Depuis le début de l’année 2020, le basculement dans le numérique, que la pandémie en cours aura accéléré bien plus que provoqué, s’est fait dans une absence presque totale de réflexion critique et de délibération collective. Bien sûr, les urgences sanitaires n’ont pas permis le temps de suspension nécessaire aux réflexions et aux délibérations. Mais la question du rôle des supports techniques dans le champ de l’éducation et de l’enseignement n’est pas nouvelle : elle était déjà au cœur des réflexions de Platon, au principe de la philosophie elle-même.
La technologie disruptive était alors celle de l’écriture, et la question était celle de savoir comment mettre la technique de l’écriture au service de la transmission et du partage des savoirs au sein de l’Académie, et non au service des sophistes, qui vendent une « semblance de connaissance » et manipulent les esprits.
A l’heure du télé-enseignement, qui tend à devenir ce que Naomi Klein décrit comme un « screen new deal », la question se pose de savoir comment mettre les technologies numériques au service de la transmission et du partage des savoirs au sein des écoles et des universités, mais aussi, plus généralement, au sein des sociétés.

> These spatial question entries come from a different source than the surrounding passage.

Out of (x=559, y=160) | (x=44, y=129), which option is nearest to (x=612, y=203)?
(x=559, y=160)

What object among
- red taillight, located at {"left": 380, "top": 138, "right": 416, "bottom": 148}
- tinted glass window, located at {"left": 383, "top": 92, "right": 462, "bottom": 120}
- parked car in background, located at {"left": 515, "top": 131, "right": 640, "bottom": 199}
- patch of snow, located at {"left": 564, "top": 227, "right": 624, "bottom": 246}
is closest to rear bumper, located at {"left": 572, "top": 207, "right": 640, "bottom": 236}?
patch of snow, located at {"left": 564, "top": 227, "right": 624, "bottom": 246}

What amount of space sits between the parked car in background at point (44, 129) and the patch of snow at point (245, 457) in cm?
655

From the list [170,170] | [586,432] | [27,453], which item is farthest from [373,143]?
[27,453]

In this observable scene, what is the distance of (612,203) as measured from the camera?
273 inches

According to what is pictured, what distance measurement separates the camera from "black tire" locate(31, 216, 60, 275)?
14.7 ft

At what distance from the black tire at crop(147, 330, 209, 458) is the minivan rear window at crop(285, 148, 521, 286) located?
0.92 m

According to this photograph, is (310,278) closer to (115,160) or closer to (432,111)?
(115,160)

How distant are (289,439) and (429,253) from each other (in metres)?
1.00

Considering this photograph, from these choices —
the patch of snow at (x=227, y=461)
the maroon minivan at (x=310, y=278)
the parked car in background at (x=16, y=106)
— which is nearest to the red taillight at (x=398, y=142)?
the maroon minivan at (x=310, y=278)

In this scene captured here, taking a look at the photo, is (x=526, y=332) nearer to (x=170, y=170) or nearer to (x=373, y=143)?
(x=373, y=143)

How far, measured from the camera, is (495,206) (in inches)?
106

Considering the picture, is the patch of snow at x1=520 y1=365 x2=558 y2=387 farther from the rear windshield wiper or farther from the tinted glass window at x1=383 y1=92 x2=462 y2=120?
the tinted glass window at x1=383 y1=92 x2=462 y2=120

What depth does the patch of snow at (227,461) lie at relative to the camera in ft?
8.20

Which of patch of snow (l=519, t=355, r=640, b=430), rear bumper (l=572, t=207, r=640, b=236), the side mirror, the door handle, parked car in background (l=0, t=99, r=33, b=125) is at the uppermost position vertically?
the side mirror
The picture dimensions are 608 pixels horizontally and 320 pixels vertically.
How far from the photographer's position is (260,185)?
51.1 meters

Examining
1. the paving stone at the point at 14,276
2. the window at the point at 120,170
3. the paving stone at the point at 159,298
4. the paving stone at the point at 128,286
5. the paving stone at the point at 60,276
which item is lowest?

Alors même qu’elles recèlent des potentialités de contribution et de publication tout à fait nouvelles, les technologies numériques demeurent souvent au service de l’économie de l’attention ou de l’économie des données, qui engendrent elles-mêmes des phénomènes de désinformation caractéristiques de l’ « ère post-vérité ». Comment lutter contre les effets disruptifs des dispositifs numériques, en développant leurs potentialités contributives et herméneutiques ? Est-il possible d’envisager de nouveaux modèles d’éducations, d’enseignements et de recherches, articulés aux territoires et aux sociétés, qui permettent de faire du milieu numérique un milieu capacitant, compris, pratiqué et transformé par les habitants ?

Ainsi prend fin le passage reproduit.